DOCUMENT TEXT:

[Start of Attachment]

A Commission comprising the Chief Justice and the Speaker of Parliament - another member withdrew - submitted a 196-page report. “However, the report contained a number of contradictions and left many questions unanswered.” The novelist Manjushree Thapa writes a gripping account of that massacre and its aftermath of “mass disaffection”. Her critique of the report is detailed and devastating.
Gyanendra came to power under a cloud and the cloud still hovers over him. It did not induce restraint, but recklessness. The ICG’s Report of September 15 warns of “a real danger that hardcore monarchists will conclude that a final brutal crackdown is the only option”. The faithful courtier Tulsi Giri said last month that the Constitution is an obstacle for the King in achieving his objective (The Hindu, September 28).
THESE three books help us immensely in understanding the nuances in a grim situation. They are particularly useful for an understanding of the birth and growth of the Maoist movement and its ideological contradictions. Michael Hutt’s volume has essays by specialists of note. India’s immediate reaction, on February 1, was to express its “grave concern” at the “serious setback to the cause of democracy in Nepal” and to voice its support to “the two pillars of political stability in Nepal”, its multi-party democracy and constitutional monarchy. Eight months later, the formulation is no longer sound. To insist on it is to confer a veto on the culprit, Gyanendra. He is a source of instability and major political elements have dropped support to the monarch. The Communist Party of Nepal (Unified Marxist-Leninist) led by Madhav Kumar Nepal opted for a democratic republic and for a Constituent Assembly at its Central Committee meeting on August 25. The Convention of the Nepali Congress (Koirala) adopted a resolution on August 30 deleting references to constitutional monarchy from its constitution. India must, therefore, alter its formulation and insist only on the restoration of democracy in accordance with the wishes of the people.
All this brought the mainstream parties closer to the Maoists organised in the Communist Party of Nepal (CPN-Maoist). Its leader Baburam Bhattarai said in December 2002: “Our party, our party Chairman Prachanda and our various publications have time and again stressed that our immediate political agenda is to consummate a democratic republic in the country. Please note that we are not pressing for a `communist republic’, but a bourgeois democratic republic. For that, we have advanced the immediate slogans of a roundtable conference of all the political forces, an interim government and elections to a constituent assembly.” One sticking point of old - the republic - is gone. What of the other fundamentals?
Will the Maoists disarm, shun violence and really work “a bourgeois democratic republic”? Vis-a-vis India, will they cease to encourage Indian Maoists and shun their fears of Indian hegemony? On September 1, Indian and Nepali Maoists pledged themselves to work together till “the cause of socialism and communism is established in Nepal, India and all over the world” (Indian Express, September 3).

[End of Attachment]

EXERCISE INSTRUCTIONS:
According to the article on Nepal, on what date did the Communist Party of Nepal (Unified Marxist-Leninist) opt for a democratic republic and a Constituent Assembly? The article on Nepal needs nothing from the listing that comes after it.

COLLECTED MATERIAL:
[Start of Attachment]

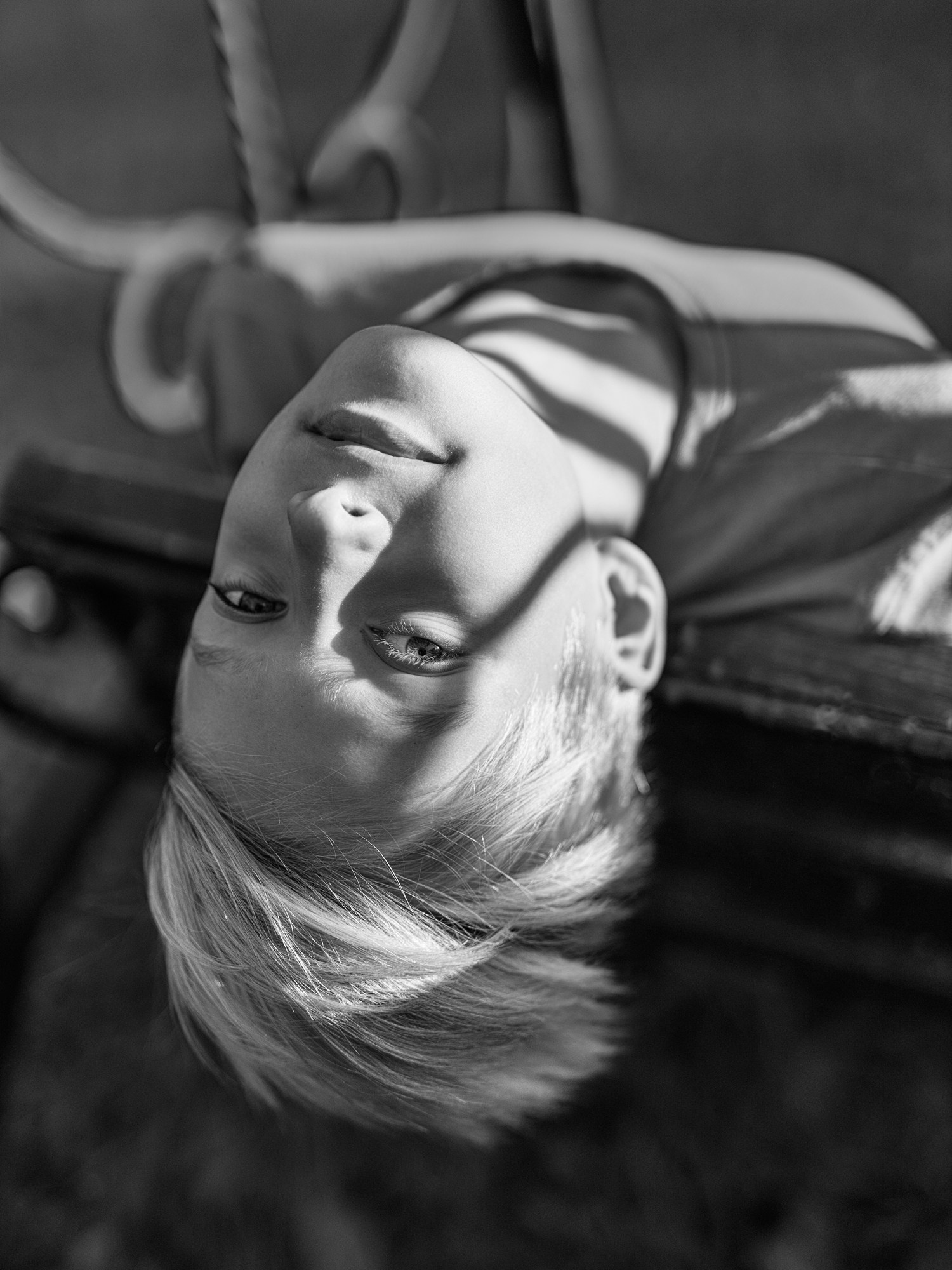 Аня. Фотохудожник в Москве Оксана Ведмеденко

[End of Attachment]

EXERCISE RESPONSE:
August 25, at its Central Committee meeting.